Directory for the Ministry and Life of Permanent Deacons
The service of deacons in the Church is documented from apostolic times. A strong tradition, attested already by St Ireneus and influencing the liturgy of ordination, sees the origin of the diaconate in the institution of the “seven” mentioned in the Acts of the Apostles (6:1-6). Thus, at the initial grade of sacred hierarchy are deacons, whose ministry has always been greatly esteemed in the Church. St. Paul refers to them and to the bishops in the exordium of his Epistle to the Philippians (cf. Phil 1:1), while in his first Epistle to Timothy he lists the qualities and virtues which they should possess so as to exercise their ministry worthily (cf. 1 Tim 3:8-13).
From its outset, patristic literature witnesses to this hierarchical and ministerial structure in the Church, which includes the diaconate. St Ignatius of Antioch considers a Church without bishop, priest or deacon, unthinkable. He underlines that the ministry of deacons is nothing other than “the ministry of Jesus Christ, who was with the Father before time began and who appeared at the end of time”. They are not deacons of food and drink but ministers of the Church of God….
Up to the fifth century the Diaconate flourished in the western Church, but after this period, it experienced, for various reasons, a slow decline which ended in its surviving only as an intermediate stage for candidates preparing for priestly ordination.
The Council of Trent disposed that the permanent Diaconate, as it existed in ancient times, should be restored, in accord with its proper nature, to its original function in the Church.

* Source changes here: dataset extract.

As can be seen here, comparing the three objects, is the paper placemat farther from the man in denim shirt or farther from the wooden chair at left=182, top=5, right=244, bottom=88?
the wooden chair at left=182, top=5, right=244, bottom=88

This prescription, however, was not carried into effect.
The second Vatican Council established that “it will be possible for the future to restore the diaconate as a proper and permanent rank of the hierarchy … (and confer it) even upon married men, provided they be of more mature age, and also on suitable young men for whom, however, the law of celibacy must remain in force”, in accordance with constant tradition. Three reasons lay behind this choice: (i) a desire to enrich the Church with the functions of the diaconate, which otherwise, in many regions, could only be exercised with great difficulty; (ii) the intention of strengthening with the grace of diaconal ordination those who already exercised many of the functions of the Diaconate; (iii) a concern to provide regions, where there was a shortage of clergy, with sacred ministers….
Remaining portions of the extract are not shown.